The questions of how to manage soft-tissue recession around implants and when to use resective surgical approaches will be tackled at the EFP’s Perio Master Clinic 2017 – Peri-implantitis: from aetiology to treatment, which takes place in Malta on March 3 and 4
The session Soft-tissue recession at implants will be moderated by Mariano Sanz, chair of the EFP’s workshop committee. After Giovanni Zucchelli (professor of periodontology, Bologna University, Italy) has addressed the topic of how to handle soft-tissue recessions in the aesthetic zone, Jean-Louis Giovannoli will offer a step-by-step guide to approaching the combination of dehiscence defects and peri-implantitis.
“The nature of the attachment around implants may influence marginal stability,” explains Dr Giovannoli, a Paris-based periodontal specialist and one of the founders of the EFP. “Ideally, to prevent recessions, this attachment should include the presence of keratinized mucosa attached to underlying bone.
“Soft-tissue defects like an absence of keratinized mucosa, a lack of depth of vestibule with traction from the frenulum, and mobility of the soft-tissue margin are considered to be local risk factors for developing a peri-implant infection.”
Dr Giovanolli, who wrote the textbook Peri-implantitis (Quintessence Publishing Company, 2012) with Stefan Renvert (scientific chair of Perio Master Clinic 2017), argues that in cases where peri-implantitis is combined with a soft-tissue defect associated with bone dehiscence, “a conservative approach should include a non-surgical phase to control the infection and a surgical phase to recreate maintainable conditions.”
He says that the aim of surgery is to reduce pocket depth and to obtain thick keratinised “attached” mucosa around the implants. In his view, the best way to increase attachment in order to reduce pocket depth is to repair the buccal bone through bone regeneration, while the most common way to manage soft tissues to increase the height of keratinised mucosa is the free gingival graft technique.
Dr Giovannoli says that his presentation will demonstrate that it is possible to get good clinical results with these techniques but warns that “we still need more research to demonstrate the predictability of this approach.”
Resective surgical approaches
In the session Resective surgical approaches – when are they an option? – moderated by Frank Schwartz (professor of oral medicine and peri-implant infections at Heinrich Heine University in Düsseldorf, Germany) – the focus will be on pocket reduction in areas with fewer aesthetic demands and on surgery that makes teeth and gums more cleansable, together with the question of whether the modification of implant surfaces is the “therapy of choice”.
The use of resective surgery to reduce probing depth and increase cleansibility will be addressed by Joerg Meyle, EFP treasurer and professor and chair of the department of periodontology at the University of Giessen in Germany.
Ausra Ramanauskaite will give a presentation on the surface modification of implants, a technique also known as implantoplasty.
“The main goal of resective peri-implantitis therapy is to resolve the infection in the surrounding tissues,” says Dr Ramanauskaite, of the Lithuanian University of Health Sciences, Kaunas, Lithuania.
“This treatment concept involves the reduction or elimination of pathological peri-implant pockets, the apical positioning of a mucosal flap, or bone recontouring, with or without implant surface modification.”
Implantoplast seeks to smoothen the supracrestally or transmucosally exposed rough implant surface and remove the outer infected implant layer.
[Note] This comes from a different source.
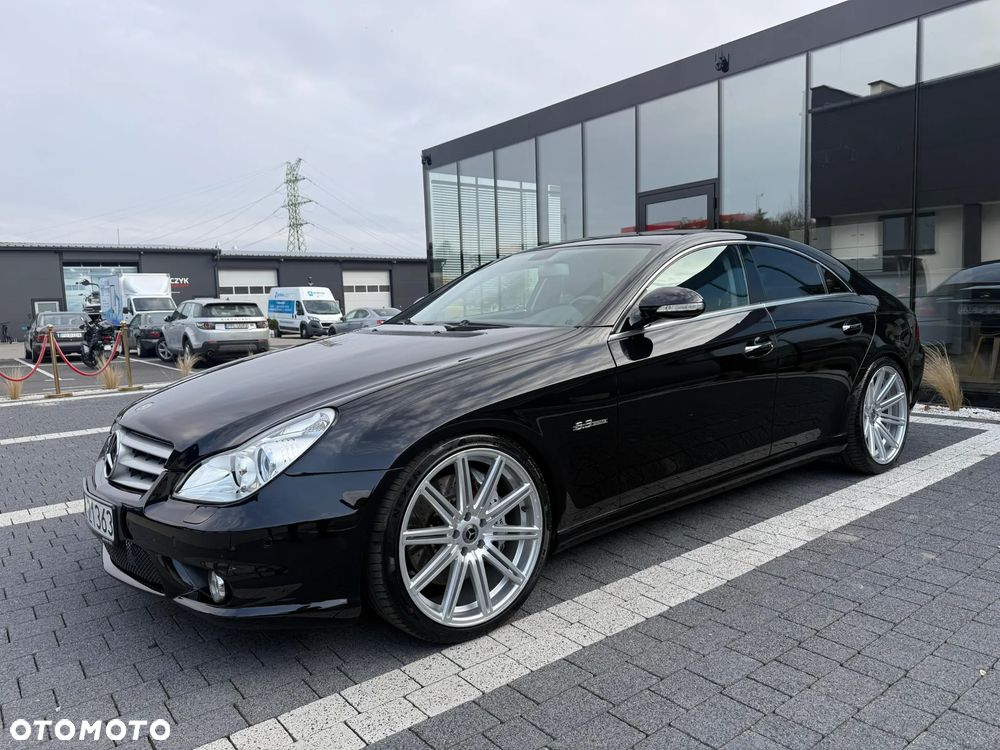Mercedes-Benz CLS 63 AMG - 2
In this way, the surface is less plaque-retentive and becomes easier for patients to reach when they perform their daily oral-hygiene routine.
Clinical data show that resective peri-implantitis therapy combined with implantoplasty offers superior clinical and radiographical treatment outcomes in terms of disease resolution and maintenance when compared to resective surgery alone.
“Surgical resective therapy is a suitable treatment option in areas exhibiting low regenerative properties, such as wide horizontal and supracrestal defects,” says Dr Ramanauskaite. “While this treatment approach is always associated with mucosal recession, its application should be restricted to non-aesthetic areas.”
She adds that as most peri-implantitis cases contain a combination of defects, “it is rational to use a combined treatment approach.”
The approach she will outline in Malta involves resective therapy, applied to the supracrestal defect compartment, and the regeneration of intrabony defects. “As a result, one can expect to restore the lost bone and minimise postoperative soft-tissue recession,” she explains. “Combined surgery is a treatment of choice in aesthetic areas, where the maintenance of the soft-tissue height is critical.”
A few places left
These presentations are part of an attractive and comprehensive scientific programme at Perio Master Clinic 2017, put together by Prof Renvert.
There are just a few places available at this prestigious event which brings together many of Europe’s experts in the field of peri-implantitis to share the latest scientific knowledge and innovations in clinical practice. Registrations can be made and accommodation booked via the EFP website.
“Since implants became a major part of our practices, the incidence of peri-implant diseases is also on the rise,” notes Korkud Demirel, chair of the organising committee. “In this unique setting, you will have the chance to listen to and discuss with world-renowned master clinicians on the diagnosis, prevention, and treatment of peri-implant diseases.”